# ndiswrapper non associa l'interfaccia di rete

## mmiki

bonjour a tut le mond

dunque sto provando un'installazione gentoo ma ho qualche problema con la chiavetta wireless usb

e' una d-link dwl-g132

ho installato correttamente ndiswrapper e i driver, e quando inserisco la chiavetta, effettivamente, l'output di ndiswrapper -l e' "device present"

solo che non viene associata un'interfaccia! 

dmesg non da' indicazioni utili (si ferma a ndiswrapper 1.33 loaded ecc.. )

ho cercato anche su internet e sul forum, ma non ho trovato nulla di utile, nemmeno provando (come si consigliava nel forum inglese di gentoo) a caricare ripetutamente il modulo di ndiswrapper

c'e' anche gia' la riga "alias wlan0 ndiswrapper" in /etc/modules.conf

giusto per completezza, anche ifconfig non vede altre interfacce di rete oltre a lo e eth0

qualche consiglio?

grazie

mmiki

----------

## Peach

prova a leggere il tutorial sul sito di ndiswrapper poi vediamo che errori ti da.

Compiti da svolgere.
1/ Come si traduce in inglese la frase «prova a leggere il tutorial sul sito di ndiswrapper poi vediamo che errori ti da.» della discussione su ndiswrapper?
2/ Quali nomi di interfacce di rete compaiono nella discussione su ndiswrapper? Elencali tutti.
3/ Fornisci il seguito della discussione su ndiswrapper, partendo subito dopo l'ultimo messaggio.
I dati riportati qui sotto provengono da una fonte diversa.

Dati mostrati.
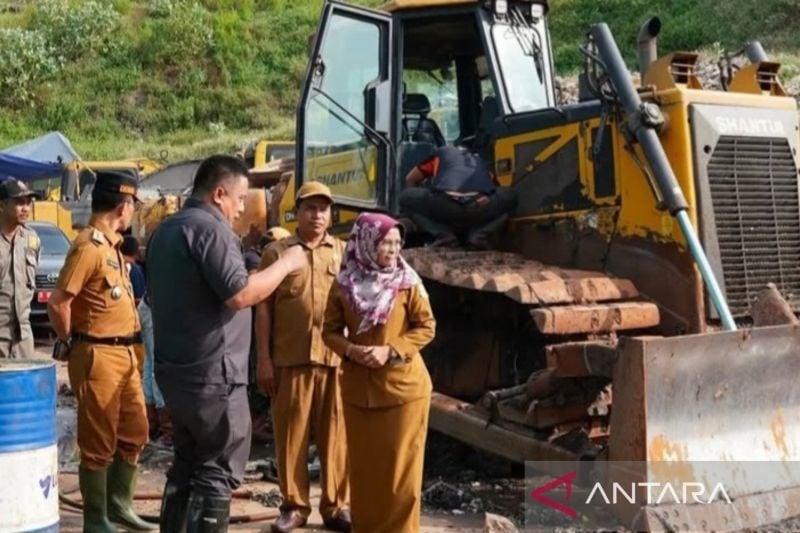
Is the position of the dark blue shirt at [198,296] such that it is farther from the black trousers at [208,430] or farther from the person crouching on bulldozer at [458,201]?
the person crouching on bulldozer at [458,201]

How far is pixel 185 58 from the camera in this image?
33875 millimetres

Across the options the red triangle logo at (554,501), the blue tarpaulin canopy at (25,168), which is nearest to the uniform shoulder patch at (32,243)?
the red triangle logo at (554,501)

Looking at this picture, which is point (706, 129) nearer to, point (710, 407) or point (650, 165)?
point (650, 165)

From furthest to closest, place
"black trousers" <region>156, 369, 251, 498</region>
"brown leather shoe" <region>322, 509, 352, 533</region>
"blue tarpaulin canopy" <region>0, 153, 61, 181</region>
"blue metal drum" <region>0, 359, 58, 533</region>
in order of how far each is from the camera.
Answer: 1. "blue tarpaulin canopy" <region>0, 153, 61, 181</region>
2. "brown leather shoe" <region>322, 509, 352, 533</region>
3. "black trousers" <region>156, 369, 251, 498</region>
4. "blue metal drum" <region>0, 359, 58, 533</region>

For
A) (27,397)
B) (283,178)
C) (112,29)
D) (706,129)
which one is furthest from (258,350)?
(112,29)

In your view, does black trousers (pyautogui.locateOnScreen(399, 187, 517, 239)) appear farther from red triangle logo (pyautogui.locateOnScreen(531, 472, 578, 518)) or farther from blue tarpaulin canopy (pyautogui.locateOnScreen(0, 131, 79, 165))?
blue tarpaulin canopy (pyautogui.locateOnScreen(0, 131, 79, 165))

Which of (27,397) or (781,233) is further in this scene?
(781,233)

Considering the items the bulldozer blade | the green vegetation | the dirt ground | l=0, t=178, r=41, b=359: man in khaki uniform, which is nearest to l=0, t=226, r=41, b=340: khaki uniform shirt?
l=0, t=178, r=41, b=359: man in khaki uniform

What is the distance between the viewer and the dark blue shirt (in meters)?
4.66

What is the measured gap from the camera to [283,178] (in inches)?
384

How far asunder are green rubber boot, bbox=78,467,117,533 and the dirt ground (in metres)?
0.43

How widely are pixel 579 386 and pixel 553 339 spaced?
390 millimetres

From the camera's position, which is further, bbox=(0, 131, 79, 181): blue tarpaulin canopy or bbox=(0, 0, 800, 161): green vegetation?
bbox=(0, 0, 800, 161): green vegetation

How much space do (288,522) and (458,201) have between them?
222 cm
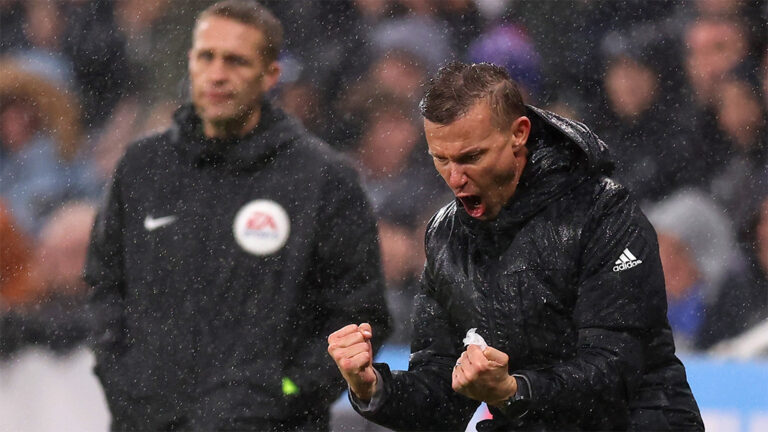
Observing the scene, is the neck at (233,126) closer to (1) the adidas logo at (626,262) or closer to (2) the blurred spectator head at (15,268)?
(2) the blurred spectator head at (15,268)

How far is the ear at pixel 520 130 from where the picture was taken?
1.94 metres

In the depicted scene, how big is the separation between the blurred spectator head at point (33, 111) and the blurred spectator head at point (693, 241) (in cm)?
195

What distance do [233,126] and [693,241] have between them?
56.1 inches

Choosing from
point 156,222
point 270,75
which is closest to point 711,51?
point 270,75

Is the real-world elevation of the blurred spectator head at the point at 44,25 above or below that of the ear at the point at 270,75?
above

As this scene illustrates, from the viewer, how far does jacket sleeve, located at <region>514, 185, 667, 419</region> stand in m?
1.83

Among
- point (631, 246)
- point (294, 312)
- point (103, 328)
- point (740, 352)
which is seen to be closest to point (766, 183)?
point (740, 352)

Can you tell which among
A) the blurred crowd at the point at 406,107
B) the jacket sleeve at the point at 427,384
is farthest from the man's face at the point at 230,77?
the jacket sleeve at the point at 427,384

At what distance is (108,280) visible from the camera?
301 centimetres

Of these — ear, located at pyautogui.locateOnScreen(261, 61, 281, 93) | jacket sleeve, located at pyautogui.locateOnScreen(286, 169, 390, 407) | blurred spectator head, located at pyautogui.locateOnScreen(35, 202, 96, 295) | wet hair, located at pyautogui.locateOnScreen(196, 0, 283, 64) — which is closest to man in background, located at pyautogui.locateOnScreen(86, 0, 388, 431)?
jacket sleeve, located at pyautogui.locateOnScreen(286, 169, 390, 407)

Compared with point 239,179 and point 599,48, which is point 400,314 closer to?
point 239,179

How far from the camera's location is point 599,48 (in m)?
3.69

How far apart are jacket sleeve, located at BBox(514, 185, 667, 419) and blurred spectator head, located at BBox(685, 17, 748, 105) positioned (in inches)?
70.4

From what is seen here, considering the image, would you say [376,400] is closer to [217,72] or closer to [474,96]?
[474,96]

---

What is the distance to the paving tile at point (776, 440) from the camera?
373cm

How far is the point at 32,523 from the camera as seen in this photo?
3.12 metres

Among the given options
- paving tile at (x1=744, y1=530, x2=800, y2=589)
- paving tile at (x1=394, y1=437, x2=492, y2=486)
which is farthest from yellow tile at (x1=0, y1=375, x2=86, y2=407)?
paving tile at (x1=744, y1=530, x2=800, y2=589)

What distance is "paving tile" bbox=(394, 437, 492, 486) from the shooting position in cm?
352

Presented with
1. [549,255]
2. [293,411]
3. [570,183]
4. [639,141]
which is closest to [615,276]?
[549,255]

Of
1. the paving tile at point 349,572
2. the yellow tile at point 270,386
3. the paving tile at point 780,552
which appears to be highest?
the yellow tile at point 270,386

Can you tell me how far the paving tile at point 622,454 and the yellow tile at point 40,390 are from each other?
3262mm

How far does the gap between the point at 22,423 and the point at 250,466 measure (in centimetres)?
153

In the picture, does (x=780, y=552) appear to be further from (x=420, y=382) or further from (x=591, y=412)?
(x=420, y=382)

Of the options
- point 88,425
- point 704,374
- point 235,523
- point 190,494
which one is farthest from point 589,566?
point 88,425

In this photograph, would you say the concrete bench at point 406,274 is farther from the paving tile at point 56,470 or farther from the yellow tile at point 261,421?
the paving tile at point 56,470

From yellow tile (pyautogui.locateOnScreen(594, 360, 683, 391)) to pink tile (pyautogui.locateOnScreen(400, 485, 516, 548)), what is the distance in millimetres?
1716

Risposte ai compiti.
1/ Try reading the tutorial on the ndiswrapper site, then we'll see what errors it gives you.

2/ wlan0, lo, eth0

3/
http://ndiswrapper.sourceforge.net/joomla/index.php?/component/option,com_openwiki/Itemid,33/id,installation/

----------

## mmiki

sì nel tutorial non c'è scritto nulla di diverso da quello che ho fatto.

nè da dmesg nè da ndiswrapper -l risultano errori, semplicemente non viene "creata" wlan0.

anche usando la versione precedente dei driver, anche reinstallando il driver nuovo.

ho però scoperto che nella lista delle chiavette supportate, per la mia consigliano di usare ndiswrapper -a per forzare l'utilizzo di un driver per una periferica (cosa che però, su fedora e ubuntu dove ho già provato con successo, non è mai stata necessaria, per questo non avevo mai notato il consiglio).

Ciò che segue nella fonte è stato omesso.